A series of four challenging crystallographic projects are presented. (1) 8-Phenyl-4-methyl-4H-bis[1,2,3]thiaselenazolo[4,5-b:5ʹ,4ʹ-e]pyridinyl has been prepared and its solid-state structure determined by powder X-ray diffraction methods. The radical crystallizes in the space group P3121 and is isostructural with its ethylated derivative and its all-sulfur containing analogue. Variable-temperature magnetic measurements confirm that the radical is an undimerized S = ½ system with weak intermolecular antiferromagnetic coupling. Pressed pellet variable-temperature electrical conductivity measurements provide a room-temperature conductivity (σRT) of 3.3 ×10-5 S cm-1 and an activation energy (Eact) of 0.29 eV. The results of Extended Hückel Theory (EHT) band structure calculations are presented. (2) Single-crystal and powder X-ray diffraction methods on a family of selenium-containing radicals based the 4-methyl-3H,4H-bis[1,2,3]dithiazolo[4,5-b:5ʹ,4ʹ-e]pyridin-3-yl radical are presented. All three radicals (SSN, SSeN and SeSeN) are isostructural, crystallizing in the space group P212121, and form slipped π-stacks of undimerized radicals with close E---Eʹ contacts.

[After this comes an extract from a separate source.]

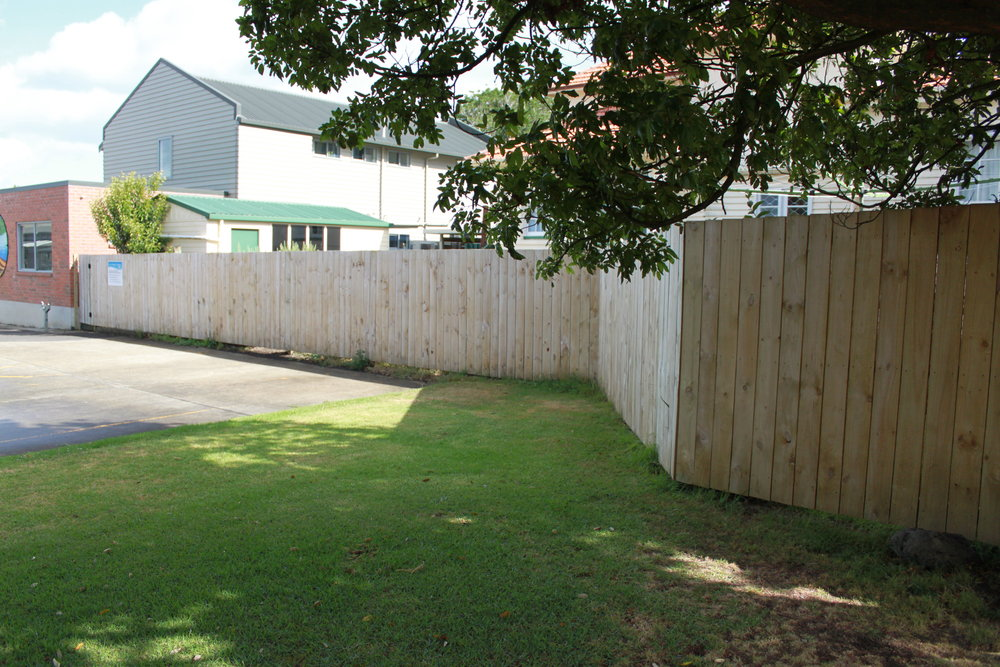 WATERSHED CONSULTANCY AND SCHOOL FENCING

Pressed pellet variable-temperature electrical conductivity measurements of the systems provide σRT = 3 × 10-4 and 1 × 10-3 S cm-1 and Eact of 0.24 eV and 0.17 eV for the SSeN and SeSeN radicals respectively. (3) The crystal structures of 4-methyl-4H-bis[1,2,3]dithiazolo[4,5-b:5ʹ,4ʹ-e]pyrazin-3-yl at 298 K, 123 K and 88 K are presented. At 298 K the radicals remain undimerized, crystallizing in the space group Cmca and forming evenly-spaced π stacks. Upon cooling to 123 K the space group symmetry is lowered by loss of C-centering to Pccn such that the radicals are not evenly spaced within the π-stack. At 88 K a further lowering of space group symmetry to P21/c is observed. (4) [1,3,2]Dithiazolo[4,5-b]pyridin-2-yl is polymorphic, crystallizing in P21 and P21/n. A non-merohedral twin law is required to model the P21 system. The structures of both crystals are comprised of layers of head-to-head π dimers and the two structures differ in the orientation of the π dimers along the stacks. Variable-temperature magnetic data reveal that both phases are essentially diamagnetic at low temperatures and form weak π dimers at higher temperatures.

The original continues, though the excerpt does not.